Abedi Pele grew up in a town in the far north of Ghana, where his many relatives traded across the Burkina Faso border in grain, currencies, sheep and goats. (Crucially, it seems, Ghanaian sheep and goats are slightly different to Burkinabe ones.) I was told this by the son of a former chief of this town, who was wearing a T-shirt that said: “Dennis Bergkamp: he’s as cold as ice.” This man praised Abedi Pele as a “lavish giver” who has built dormitories at local schools so that students can board. One of the delights of West African football is the team names. Perhaps the best is the Ghanaian side Mysterious Dwarfs. The players aren’t really dwarfs, unlike the minor Cameroonian side Ants of Salapoumbe, whose players really are pygmies. Rather, in Ghanaian folklore dwarfs possess mysterious powers. One man told me a story about a Muslim who had procured a bunch of dwarfs to come with him to collect some gold; but after he had bought them gin, the dwarfs made themselves invisible and “beat him rough-rough”. Similarly, the Dwarfs club became the Mysterious Dwarfs because often, when they appeared beaten, they somehow won. “But that is not helping them this year,” said my informant. When it comes to corruption, Africans speak of Nigeria with a sort of awe. The watchdog Transparency International has adjudged Nigeria the world’s most corrupt nation, a title previously held by Cameroon. Ghana, though straighter than both, is not entirely pure. Last month I watched Accra’s Hearts of Oak stumble their way towards the Ghanaian title. Hearts have been so poor recently that some say they are throwing matches. But against Okwawu United, the referee kept bailing them out. In the first half he disallowed two Okwawu goals, denied Okwawu a penalty, and refused to send off a Hearts player for flattening a striker who had only the keeper to beat. “Referees are always lenient to Hearts,” confided my neighbour, a Hearts fan. Quite likely the referee was honest: he was even-handed in the second half, and the game ended 1-1. But whereas in Britain only tedious conspiracy theorists think referees support Manchester United, in Africa you don’t have to be paranoid to suspect a fix. Ghana have won four African Nations Cups, but have never qualified for a World Cup, and its fans are reduced to supporting Cameroon and Nigeria. It is clear why Nigeria is better at football: there are 120-million Nigerians. But why does Cameroon outperform Ghana and the rest of Africa?
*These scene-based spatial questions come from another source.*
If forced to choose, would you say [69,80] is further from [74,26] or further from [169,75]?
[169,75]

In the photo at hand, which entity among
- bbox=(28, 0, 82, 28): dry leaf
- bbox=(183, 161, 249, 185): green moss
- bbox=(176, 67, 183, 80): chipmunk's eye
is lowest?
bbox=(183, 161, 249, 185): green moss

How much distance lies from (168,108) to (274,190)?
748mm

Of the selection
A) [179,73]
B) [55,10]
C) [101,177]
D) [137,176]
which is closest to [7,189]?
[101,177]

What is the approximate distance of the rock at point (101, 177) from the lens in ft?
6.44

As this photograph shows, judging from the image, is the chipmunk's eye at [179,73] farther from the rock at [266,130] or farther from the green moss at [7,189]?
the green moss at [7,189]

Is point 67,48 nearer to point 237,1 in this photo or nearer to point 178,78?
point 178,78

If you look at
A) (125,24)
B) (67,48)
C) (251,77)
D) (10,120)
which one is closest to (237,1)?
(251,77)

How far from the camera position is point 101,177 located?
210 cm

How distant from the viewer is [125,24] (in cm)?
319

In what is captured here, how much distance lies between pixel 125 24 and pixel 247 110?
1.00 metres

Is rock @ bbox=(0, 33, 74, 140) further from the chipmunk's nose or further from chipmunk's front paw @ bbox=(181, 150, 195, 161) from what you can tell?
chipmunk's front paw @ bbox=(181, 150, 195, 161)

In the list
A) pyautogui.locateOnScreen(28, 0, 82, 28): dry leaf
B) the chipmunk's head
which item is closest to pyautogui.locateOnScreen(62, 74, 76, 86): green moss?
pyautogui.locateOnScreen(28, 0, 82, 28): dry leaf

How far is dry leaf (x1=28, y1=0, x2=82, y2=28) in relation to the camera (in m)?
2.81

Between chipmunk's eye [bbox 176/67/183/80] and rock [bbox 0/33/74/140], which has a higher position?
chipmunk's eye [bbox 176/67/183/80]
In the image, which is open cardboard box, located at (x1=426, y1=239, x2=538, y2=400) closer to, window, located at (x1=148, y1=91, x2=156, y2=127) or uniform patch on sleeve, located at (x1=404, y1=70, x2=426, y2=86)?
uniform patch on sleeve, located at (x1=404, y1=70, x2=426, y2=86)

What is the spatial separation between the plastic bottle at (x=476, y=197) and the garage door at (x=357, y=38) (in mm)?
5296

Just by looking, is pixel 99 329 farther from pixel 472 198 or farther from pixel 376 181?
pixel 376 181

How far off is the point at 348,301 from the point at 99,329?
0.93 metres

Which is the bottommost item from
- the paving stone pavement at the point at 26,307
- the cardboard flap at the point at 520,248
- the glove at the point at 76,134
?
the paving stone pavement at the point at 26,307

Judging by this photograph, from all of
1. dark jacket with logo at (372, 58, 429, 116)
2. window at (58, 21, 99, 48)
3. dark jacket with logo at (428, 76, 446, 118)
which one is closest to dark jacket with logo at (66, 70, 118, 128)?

As one of the few living Britons to have visited both countries, I have a theory. Every lunchtime, evening and weekend, Yaounde, Cameroon’s capital, turns into a vast football field. On every spare scrap of land there is a game. In Accra, however, the only footballs you are likely to see are those thrust at you by street vendors. In that way the city resembles London, where very few play but millions support.